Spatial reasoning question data
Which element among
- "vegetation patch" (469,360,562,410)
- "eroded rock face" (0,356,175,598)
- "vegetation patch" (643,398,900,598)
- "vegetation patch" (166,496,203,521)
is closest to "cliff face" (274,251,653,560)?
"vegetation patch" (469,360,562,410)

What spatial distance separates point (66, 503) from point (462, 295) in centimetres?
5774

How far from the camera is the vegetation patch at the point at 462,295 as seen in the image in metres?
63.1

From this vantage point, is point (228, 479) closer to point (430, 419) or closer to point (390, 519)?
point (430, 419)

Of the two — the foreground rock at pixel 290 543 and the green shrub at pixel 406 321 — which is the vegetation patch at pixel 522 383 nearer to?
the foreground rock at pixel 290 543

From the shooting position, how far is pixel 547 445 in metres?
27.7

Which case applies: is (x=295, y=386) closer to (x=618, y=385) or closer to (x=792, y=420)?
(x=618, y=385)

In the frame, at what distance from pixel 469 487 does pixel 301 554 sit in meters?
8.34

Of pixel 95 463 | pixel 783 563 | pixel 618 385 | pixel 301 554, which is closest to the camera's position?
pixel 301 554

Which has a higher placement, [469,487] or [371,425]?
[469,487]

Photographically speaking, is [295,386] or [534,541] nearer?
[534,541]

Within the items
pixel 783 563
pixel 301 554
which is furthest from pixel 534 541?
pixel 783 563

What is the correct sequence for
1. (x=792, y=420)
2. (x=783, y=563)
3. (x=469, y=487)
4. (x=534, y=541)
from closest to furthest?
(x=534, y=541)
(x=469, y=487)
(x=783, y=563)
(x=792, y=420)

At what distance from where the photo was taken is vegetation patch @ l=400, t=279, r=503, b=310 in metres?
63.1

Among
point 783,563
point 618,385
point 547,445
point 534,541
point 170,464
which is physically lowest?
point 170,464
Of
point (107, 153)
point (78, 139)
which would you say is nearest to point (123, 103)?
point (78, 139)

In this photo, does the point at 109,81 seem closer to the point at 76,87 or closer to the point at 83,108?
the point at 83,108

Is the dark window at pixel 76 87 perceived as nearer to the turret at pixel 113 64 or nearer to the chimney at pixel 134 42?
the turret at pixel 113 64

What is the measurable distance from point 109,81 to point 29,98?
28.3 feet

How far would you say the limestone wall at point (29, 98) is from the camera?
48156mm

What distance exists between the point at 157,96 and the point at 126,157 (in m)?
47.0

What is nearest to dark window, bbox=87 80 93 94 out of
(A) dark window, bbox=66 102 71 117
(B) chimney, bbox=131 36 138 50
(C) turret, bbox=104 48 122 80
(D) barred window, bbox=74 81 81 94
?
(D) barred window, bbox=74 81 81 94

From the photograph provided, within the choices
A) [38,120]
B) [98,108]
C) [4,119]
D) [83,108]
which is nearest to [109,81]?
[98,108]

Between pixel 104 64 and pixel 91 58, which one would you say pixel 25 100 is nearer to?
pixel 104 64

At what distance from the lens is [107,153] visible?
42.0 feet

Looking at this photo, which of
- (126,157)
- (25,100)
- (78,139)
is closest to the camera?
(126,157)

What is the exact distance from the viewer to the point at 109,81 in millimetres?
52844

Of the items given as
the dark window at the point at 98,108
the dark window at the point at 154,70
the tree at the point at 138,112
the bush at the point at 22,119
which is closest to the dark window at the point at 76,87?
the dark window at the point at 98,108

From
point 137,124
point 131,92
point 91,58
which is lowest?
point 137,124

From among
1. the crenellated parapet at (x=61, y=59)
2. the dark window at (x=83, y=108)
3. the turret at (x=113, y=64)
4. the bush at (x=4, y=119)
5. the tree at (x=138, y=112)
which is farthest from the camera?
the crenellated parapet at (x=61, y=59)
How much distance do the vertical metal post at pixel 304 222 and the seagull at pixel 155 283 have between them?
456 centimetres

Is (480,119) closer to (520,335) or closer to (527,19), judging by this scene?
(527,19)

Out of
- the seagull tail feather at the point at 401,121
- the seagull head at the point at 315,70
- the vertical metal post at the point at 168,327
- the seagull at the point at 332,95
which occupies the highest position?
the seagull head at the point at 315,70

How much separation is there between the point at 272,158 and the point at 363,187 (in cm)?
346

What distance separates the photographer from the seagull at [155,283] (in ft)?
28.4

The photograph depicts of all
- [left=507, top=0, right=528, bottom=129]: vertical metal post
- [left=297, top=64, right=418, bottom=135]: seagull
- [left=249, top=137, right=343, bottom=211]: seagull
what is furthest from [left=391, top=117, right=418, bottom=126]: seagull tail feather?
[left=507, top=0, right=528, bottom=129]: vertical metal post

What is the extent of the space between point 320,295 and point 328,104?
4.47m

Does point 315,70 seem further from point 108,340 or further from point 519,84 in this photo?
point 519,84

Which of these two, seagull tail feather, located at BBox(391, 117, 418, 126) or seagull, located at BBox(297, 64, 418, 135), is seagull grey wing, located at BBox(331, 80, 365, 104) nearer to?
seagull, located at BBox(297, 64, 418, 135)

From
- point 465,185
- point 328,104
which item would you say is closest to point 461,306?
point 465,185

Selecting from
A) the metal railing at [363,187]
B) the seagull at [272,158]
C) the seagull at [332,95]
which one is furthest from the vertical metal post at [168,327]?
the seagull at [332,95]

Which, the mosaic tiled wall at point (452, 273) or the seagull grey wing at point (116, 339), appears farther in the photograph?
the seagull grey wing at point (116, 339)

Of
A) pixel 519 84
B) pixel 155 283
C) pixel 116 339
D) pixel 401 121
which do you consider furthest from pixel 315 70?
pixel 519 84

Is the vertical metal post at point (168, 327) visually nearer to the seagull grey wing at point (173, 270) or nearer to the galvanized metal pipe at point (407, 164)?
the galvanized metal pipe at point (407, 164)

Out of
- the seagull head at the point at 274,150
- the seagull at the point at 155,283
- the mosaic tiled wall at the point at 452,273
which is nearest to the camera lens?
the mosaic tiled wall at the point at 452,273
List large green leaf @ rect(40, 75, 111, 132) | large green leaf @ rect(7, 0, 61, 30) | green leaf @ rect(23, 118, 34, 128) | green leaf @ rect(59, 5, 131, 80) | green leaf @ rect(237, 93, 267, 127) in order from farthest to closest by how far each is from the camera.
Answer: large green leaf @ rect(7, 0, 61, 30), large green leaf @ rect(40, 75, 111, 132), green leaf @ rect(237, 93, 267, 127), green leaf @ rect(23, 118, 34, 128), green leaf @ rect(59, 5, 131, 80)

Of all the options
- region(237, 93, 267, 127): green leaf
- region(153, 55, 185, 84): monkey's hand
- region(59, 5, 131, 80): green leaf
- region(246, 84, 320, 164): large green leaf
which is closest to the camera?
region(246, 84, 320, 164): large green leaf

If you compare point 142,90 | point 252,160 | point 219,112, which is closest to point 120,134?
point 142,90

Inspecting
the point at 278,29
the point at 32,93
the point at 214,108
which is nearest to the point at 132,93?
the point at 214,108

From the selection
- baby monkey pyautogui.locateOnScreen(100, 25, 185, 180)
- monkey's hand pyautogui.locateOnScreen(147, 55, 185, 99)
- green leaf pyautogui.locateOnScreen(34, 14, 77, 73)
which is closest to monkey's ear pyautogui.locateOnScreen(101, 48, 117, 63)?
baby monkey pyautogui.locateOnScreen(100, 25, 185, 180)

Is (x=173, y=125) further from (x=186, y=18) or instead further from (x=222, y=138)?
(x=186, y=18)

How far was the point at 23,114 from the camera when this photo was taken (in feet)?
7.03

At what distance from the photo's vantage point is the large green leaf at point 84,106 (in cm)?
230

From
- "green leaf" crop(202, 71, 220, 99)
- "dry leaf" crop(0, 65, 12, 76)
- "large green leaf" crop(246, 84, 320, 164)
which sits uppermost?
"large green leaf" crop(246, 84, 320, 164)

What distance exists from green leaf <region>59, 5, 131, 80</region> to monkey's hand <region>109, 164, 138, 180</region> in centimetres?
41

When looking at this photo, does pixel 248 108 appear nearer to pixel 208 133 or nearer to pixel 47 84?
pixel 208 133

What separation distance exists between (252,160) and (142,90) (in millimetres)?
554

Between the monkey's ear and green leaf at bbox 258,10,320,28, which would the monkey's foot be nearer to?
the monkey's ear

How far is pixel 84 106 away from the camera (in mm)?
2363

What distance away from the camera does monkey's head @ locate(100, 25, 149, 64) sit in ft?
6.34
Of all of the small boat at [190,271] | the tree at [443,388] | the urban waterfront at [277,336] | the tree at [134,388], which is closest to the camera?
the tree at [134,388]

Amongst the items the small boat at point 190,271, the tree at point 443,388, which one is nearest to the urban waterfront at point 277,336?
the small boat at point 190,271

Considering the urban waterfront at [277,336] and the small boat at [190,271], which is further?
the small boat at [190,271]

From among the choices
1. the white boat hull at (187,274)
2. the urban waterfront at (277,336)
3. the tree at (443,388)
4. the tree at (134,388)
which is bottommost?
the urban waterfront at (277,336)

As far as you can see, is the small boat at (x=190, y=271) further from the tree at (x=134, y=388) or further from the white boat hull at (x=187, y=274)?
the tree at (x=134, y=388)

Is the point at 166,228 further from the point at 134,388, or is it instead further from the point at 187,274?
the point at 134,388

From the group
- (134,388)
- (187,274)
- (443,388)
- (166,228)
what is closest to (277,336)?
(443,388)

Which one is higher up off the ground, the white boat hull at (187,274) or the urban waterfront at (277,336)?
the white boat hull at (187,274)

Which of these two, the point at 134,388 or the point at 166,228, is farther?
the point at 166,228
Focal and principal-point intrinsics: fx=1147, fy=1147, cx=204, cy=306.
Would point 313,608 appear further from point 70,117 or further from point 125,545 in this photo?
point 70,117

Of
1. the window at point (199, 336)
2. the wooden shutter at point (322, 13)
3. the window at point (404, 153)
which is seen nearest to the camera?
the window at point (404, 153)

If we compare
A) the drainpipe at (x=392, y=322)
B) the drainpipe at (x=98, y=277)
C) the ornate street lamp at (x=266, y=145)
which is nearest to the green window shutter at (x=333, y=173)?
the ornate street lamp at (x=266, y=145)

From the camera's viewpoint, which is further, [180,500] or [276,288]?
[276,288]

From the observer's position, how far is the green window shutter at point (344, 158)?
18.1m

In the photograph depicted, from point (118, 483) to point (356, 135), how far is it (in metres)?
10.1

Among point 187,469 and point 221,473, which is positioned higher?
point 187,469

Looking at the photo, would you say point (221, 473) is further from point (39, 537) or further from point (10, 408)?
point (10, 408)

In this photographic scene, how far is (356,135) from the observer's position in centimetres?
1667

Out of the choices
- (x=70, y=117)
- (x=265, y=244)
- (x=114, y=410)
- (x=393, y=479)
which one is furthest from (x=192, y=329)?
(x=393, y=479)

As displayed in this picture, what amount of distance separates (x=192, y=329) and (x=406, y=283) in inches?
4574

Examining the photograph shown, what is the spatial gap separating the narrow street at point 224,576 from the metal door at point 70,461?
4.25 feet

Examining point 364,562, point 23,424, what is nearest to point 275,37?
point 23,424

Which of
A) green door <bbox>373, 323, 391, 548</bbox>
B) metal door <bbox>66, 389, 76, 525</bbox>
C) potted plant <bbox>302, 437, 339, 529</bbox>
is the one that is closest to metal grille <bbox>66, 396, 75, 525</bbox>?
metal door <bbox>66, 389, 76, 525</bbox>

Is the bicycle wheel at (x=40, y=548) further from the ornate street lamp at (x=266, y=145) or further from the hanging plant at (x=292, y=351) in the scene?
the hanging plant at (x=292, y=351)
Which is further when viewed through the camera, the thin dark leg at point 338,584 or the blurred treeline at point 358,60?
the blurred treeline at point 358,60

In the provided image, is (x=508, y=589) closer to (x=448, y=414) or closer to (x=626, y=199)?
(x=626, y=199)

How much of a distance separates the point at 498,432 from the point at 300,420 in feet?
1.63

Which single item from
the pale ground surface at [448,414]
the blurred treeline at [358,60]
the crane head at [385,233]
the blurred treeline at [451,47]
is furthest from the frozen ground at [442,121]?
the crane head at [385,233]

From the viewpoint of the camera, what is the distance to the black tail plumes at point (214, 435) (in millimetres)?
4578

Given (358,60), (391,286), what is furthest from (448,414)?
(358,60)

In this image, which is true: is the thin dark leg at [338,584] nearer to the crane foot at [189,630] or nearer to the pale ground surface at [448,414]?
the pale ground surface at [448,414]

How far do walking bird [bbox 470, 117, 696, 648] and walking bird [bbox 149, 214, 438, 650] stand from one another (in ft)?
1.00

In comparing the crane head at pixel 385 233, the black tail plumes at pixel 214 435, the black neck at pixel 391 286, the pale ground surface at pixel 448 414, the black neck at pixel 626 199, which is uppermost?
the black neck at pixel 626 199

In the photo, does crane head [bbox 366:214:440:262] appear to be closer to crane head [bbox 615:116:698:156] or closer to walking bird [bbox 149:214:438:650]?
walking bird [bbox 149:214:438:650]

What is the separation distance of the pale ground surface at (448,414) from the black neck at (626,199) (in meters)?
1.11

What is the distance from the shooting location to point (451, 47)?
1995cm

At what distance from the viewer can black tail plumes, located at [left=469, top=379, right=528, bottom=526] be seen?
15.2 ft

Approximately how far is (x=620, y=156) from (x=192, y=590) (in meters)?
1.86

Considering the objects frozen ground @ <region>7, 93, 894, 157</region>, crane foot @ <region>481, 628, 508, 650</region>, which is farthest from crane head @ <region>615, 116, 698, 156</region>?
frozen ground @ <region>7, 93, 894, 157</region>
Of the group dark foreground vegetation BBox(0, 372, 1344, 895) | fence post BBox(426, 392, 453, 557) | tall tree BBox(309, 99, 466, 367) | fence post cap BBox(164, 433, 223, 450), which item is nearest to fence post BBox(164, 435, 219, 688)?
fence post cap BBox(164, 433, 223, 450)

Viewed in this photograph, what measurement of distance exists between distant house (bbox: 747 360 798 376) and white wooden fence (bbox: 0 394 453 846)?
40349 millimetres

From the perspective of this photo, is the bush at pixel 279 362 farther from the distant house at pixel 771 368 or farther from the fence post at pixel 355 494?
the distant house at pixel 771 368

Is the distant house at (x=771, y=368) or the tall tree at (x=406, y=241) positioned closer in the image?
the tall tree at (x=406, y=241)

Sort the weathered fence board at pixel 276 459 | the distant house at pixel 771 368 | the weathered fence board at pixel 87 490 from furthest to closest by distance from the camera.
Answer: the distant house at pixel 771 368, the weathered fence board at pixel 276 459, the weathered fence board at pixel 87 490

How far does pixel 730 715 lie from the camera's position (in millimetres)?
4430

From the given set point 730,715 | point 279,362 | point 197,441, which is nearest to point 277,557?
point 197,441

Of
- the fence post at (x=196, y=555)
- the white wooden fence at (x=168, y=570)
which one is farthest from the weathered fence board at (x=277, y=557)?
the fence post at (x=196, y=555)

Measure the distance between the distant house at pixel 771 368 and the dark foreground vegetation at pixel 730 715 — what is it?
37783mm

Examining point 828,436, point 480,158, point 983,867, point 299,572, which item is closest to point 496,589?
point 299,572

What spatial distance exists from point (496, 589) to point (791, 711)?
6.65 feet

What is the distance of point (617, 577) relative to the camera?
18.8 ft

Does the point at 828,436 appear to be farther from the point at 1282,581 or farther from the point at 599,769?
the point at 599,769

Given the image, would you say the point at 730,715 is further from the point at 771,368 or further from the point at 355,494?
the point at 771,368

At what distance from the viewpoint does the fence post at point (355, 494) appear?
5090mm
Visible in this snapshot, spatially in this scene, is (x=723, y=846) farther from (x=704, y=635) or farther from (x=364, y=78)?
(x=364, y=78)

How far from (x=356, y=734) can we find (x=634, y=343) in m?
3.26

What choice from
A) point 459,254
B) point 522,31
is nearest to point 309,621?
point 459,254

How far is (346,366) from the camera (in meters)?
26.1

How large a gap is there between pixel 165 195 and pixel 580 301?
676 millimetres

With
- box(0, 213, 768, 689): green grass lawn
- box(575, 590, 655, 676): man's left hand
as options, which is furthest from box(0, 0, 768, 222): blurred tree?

#### What you will do:
Rewrite the entries from the line containing "At what distance from the viewpoint" through the end of the entries, swapping "blurred tree" for "out-of-focus tree" and leaving everything else unchanged.

#### Exercise output:
At what distance from the viewpoint does the fence post at point (355, 494) appear?
5090mm
Visible in this snapshot, spatially in this scene, is (x=723, y=846) farther from (x=704, y=635) or farther from (x=364, y=78)?
(x=364, y=78)

How far from (x=356, y=734) can we find (x=634, y=343) in m?
3.26

What choice from
A) point 459,254
B) point 522,31
is nearest to point 309,621?
point 459,254

How far is (346,366) from the camera (in meters)?
26.1

How large a gap is there between pixel 165 195 and pixel 580 301?
676 millimetres

With
- box(0, 213, 768, 689): green grass lawn
- box(575, 590, 655, 676): man's left hand
as options, which is furthest from box(0, 0, 768, 222): out-of-focus tree?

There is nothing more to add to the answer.